Supplementary and artifact information for the paper 'SoK: Machine Learning for Misinformation Detection'
The following instructions identify primary replication results in the prepublication manuscript and provide guidance for reproducing these results on your own machine.
For article-scoped replication data files, download the articles_data
archive here (GDrive link; 172 MB).
In this Git repo, you'll see the following three subdirectories: articles, users, and websites. These correspond to the replications found in Sections 5.1, 5.2, and 5.3, respectively, of the manuscript. Instructions for replicating results for each section follow. (These instructions have also been copied into the subdirectory for each scope.)
See Table 1 in the main paper for the results of replication analyses of the ISOT, FA-KES, and NYTimes and Reuters datasets. Follow instructions in the analysis
notebook to download and move all relevant data files to the correct location. Execute ./run.sh
to run 30 iterations of the model (with prespecified random seeds) on 1) ISOT and FAKES datasets used in the original paper and 2) original and modified datasets we developed for purposes of robustness testing. With multithreading (four cores, each running a separate instance of the model with the same seed and a different dataset), this script runs in about 7.5 hours.
Once complete, run.sh
will output four files named final_metrics_{dataset}.txt
, where dataset
will be one of {isot, fakes, nyt, reu}
. These files contain the console logs for each round of training and testing.
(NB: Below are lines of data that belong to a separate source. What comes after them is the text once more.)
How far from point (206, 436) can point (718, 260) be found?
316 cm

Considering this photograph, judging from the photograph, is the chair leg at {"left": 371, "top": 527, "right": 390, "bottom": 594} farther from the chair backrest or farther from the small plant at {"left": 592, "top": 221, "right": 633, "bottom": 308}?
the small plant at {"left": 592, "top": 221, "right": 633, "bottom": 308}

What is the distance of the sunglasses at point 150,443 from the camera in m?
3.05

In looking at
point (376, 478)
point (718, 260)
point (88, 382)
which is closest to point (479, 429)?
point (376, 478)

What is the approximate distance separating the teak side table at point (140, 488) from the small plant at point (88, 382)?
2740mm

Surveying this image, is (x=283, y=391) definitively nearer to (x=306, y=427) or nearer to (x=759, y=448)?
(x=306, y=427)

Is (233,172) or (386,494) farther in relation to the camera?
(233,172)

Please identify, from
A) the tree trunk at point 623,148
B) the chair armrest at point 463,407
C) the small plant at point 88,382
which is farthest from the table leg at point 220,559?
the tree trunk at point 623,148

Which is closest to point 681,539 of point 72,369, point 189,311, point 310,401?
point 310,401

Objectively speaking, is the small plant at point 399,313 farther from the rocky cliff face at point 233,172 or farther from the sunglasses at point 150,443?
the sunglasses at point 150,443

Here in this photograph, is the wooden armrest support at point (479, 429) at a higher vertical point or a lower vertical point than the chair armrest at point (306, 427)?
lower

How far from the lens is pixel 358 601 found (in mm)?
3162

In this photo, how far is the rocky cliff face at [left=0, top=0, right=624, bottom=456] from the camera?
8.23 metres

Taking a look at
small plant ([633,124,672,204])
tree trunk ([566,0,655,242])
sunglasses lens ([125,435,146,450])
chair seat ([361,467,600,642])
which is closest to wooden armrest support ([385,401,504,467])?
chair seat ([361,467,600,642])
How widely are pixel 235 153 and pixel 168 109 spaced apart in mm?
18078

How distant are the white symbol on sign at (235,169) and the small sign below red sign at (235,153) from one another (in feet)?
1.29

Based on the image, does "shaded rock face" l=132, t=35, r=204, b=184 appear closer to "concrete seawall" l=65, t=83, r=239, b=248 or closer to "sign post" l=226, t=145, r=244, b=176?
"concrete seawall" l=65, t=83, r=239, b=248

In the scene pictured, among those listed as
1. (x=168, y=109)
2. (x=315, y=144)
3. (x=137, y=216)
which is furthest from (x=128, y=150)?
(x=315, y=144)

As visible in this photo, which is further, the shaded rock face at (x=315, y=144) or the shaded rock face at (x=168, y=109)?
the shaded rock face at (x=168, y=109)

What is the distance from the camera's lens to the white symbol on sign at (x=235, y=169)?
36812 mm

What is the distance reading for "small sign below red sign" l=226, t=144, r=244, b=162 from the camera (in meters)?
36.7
The NYT and REU metrics files will contain performance statistics for original and modified versions of those datasets. We've provided copies of the metrics files in the outputs_and_analysis
directory of the articles
directory for your reference.
A Jupyter notebook, analysis.ipynb
, is provided in outputs_and_analysis
for automated extraction and analysis of the classification results reported in the final_metrics
datafiles. Run all cells in order to reproduce the summary statistics reported in Table 1. n.b.: by the labeling convention of the FAKES and ISOT datasets used in the original paper, a positive detection result (i.e., label = 1
) denotes a text excerpt that has been classified as true. Elsewhere in our work, the inverse is true: a positive detection result denotes a false/misinformative
detection result and a negative detection result denotes a true
detection result. As such, false positive and negative rates, as reported in our paper, are inverted with respect to what you'll see in the Jupyter notebook: FPRs in the articles-level replication section of the paper are FNRs in the notebook and vice versa.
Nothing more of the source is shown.